Fast forward to a few years ago, and I found myself doing a Family Medicine residency in Baltimore. I thank my lucky stars for this because I was connected with an amazing mentor who was a Sports Medicine physician. She brought me along to every game she covered and her college training room. I realized then that I could become the physician that I wished I had when I was younger. Now that I’m on this end, I understand just how many options I can offer an athlete, and if the decision to end sport comes, I can help with the transition.

That’s a long-winded story about how I got here, but I want to be the physician that can help a young athlete (or any athlete through an injury). I understand the conversations about pain control, options, and taking a step back from the sport because I’ve been there myself. I always want to be an advocate for young athletes and to help prevent overuse injuries.

One of the aspects I appreciate most about being a Sports Medicine physician is that I have a role in so many places. I can help diagnose and treat injuries, provide education on injury prevention, and help people start exercising safely with exercise programs. It’s a really cool niche to have.

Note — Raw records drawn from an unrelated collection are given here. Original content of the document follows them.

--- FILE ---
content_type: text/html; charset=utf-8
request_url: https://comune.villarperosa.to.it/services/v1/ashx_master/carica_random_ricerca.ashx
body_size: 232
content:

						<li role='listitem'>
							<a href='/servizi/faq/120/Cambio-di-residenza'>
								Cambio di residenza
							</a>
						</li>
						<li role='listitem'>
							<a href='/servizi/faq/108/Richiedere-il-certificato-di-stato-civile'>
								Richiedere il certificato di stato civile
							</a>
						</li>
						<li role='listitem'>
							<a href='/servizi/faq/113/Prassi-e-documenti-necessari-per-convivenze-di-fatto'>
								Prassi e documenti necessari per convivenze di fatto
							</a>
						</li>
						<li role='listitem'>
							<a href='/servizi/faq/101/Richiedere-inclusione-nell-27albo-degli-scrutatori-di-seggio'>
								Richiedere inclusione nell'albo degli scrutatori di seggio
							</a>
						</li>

I know it’s still relatively fresh, but what do you appreciate about working at Access Sports Medicine? How’s the experience been thus far? 

It’s been great! It’s quite strange to make the jump from training to attending, and this transition has been easy at Access. Everyone has been so patient, approachable, kind, and helpful. The staff has been so welcoming and answer all my silly questions. In addition to my clinical practice, I’ll serve as Team Physician for two local high schools, and the trainers and schools have been so wonderful and welcoming. I find that the joy in the day-to-day aspects of a job are so much about the people you work with, and I’ve found those people at Access.